Yapay Zeka’yı kullanmaya başlayan medya devleri, bunu savunurken, gazeteciliğin yerini almayacağını da söylüyorlar. Mesela Reuters Ajansı, “Sibernetik Haber Merkezi”ni anlatırken, “Lynx Insight” adını veriyor ve şöyle diyor:

“Ulaştırma için hangisi daha iyidir? Atlar mı, araçlar mı? Cevabı değişir. Eğer uzak bir yere hızla gitmek istiyorsanız, tabii ki araçlar. Ama çevreyi, bir nehri, kırları gezmek, havayı koklamak istiyorsanız tabii ki at. İki taraf da masaya farklı şeyler getiriyor ve ikisi de birbirine üstün değil.” 

Bu arada, Türkiye’de henüz kimse medyadaki “Yapay Zeka”ya bir isim takmadı ama Finlandiya’nın Veikko’sundan ilham alarak ‘Keko’ demeyi öneriyorum. 

Önümüzdeki bu manzaraya bakarsak, yapay zekanın şu an için gazeteciliğin yerini alacağını söylemek zor. Sonuçta hala gazeteciler işin başında. Haberi yazan Veikko da olsa, bizim “Keko” da olsa, yayınlayan bir editör olacak. Yani canlı-kanlı bir gazetecinin elinden geçecek.

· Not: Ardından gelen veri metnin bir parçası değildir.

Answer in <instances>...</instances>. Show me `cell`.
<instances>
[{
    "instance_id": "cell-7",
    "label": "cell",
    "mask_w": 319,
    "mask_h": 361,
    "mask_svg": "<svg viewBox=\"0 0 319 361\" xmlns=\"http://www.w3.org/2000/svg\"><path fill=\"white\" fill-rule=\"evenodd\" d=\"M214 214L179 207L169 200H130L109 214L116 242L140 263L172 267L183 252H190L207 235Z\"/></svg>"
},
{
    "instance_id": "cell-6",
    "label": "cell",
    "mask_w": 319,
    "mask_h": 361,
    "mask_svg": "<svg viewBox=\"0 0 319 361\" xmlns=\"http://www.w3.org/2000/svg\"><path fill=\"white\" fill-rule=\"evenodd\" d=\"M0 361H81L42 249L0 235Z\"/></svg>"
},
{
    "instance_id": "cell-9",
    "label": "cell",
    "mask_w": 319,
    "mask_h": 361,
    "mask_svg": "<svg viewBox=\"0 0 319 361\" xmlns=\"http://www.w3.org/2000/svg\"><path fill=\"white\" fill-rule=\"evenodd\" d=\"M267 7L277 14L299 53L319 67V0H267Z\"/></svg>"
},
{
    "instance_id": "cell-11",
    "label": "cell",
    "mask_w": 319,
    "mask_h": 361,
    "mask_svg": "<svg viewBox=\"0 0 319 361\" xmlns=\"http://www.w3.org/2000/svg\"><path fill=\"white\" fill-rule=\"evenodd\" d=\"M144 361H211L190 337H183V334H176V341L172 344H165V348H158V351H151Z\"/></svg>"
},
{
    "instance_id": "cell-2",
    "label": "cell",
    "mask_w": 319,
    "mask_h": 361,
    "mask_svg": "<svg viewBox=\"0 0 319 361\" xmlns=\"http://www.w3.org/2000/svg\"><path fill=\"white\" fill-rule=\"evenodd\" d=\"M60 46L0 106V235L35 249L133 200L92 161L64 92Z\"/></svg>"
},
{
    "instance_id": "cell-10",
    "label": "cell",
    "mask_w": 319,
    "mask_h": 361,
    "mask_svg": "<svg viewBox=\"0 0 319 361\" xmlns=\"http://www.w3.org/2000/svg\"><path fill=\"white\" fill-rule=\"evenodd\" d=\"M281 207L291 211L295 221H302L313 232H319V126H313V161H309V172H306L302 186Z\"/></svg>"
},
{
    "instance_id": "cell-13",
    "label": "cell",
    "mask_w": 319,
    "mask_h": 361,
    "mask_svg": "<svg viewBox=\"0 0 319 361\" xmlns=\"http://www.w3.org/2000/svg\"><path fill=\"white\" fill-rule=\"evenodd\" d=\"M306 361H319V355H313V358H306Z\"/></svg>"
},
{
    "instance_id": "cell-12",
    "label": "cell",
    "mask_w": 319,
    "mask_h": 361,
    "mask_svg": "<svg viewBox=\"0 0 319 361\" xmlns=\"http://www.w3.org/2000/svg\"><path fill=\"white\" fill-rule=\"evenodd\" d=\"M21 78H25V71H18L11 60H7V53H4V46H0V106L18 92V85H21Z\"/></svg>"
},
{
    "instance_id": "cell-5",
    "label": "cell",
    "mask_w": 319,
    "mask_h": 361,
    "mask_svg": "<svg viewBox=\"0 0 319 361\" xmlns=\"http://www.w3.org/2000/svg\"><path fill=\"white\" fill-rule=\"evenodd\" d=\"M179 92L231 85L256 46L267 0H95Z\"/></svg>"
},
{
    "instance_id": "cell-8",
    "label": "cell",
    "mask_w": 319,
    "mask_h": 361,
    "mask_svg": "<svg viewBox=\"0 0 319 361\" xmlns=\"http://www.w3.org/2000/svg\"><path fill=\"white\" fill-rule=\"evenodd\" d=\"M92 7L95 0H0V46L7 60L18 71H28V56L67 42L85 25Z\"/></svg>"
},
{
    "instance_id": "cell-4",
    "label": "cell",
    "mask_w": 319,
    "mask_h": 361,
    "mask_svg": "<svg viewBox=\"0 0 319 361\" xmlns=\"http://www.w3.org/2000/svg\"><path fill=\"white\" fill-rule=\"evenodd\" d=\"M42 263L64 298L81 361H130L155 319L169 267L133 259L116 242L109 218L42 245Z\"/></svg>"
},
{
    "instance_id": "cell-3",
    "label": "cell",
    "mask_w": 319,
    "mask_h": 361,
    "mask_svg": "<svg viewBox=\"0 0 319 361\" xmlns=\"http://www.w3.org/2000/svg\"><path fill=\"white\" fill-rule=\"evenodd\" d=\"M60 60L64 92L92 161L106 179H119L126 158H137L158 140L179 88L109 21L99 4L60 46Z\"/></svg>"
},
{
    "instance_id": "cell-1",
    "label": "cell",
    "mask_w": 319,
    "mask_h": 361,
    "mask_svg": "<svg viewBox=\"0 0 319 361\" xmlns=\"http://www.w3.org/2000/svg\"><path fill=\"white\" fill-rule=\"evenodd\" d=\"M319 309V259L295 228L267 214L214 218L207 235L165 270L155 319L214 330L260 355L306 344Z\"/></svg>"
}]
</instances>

Finlandiyalı Prof. Elina Grundström de, benzer yaklaşımda bulundu ve gazeteciler işin başında olduğu sürece Veikko-Keko’dan zarar gelmeyeceğini söyledi. Ama Veikko-Keko’ların şu 5 koşula uyması şartıyla:
 

  • Gazetecilik bağımsızlığı ve bütünlüğü korunacak.
  • Yazılan haberlerin kaynağı şeffaf olacak.
  • Haberler gerçek ve doğru olacak.
  • İnsan haysiyetine dokunulmayacak.
  • Özel yaşamın dokunulmazlığına saygı gösterilecek.

Peki Veikko-Keko biraz daha gelişir, insan zekasını geçecek duruma gelirse ne olacak derseniz, işte o sorunun cevabı çok kolay değil.

Şöyle diyelim. Yapay Zeka gazetecilikte insanları yenerse, bu her alanda yenecek demektir ki, “Beka-zeka” meselesi işte o zaman ortaya çıkacak. 

Ama korkmayın daha o zamana çok var...

SON BİR NOT: Bugünlerde Türkiye’de böyle zihin açıcı uluslararası toplantılar çok sık yapılmıyor. Bu toplantıyı Türkiye’ye getirme başarısı gösteren ve Türkiye’nin dört bir yanından gazetecileri de toplayıp, beyin fırtınası yapan Basın Konseyi’ni ve Başkanı Pınar Türenç’i de kutlamak gerekir.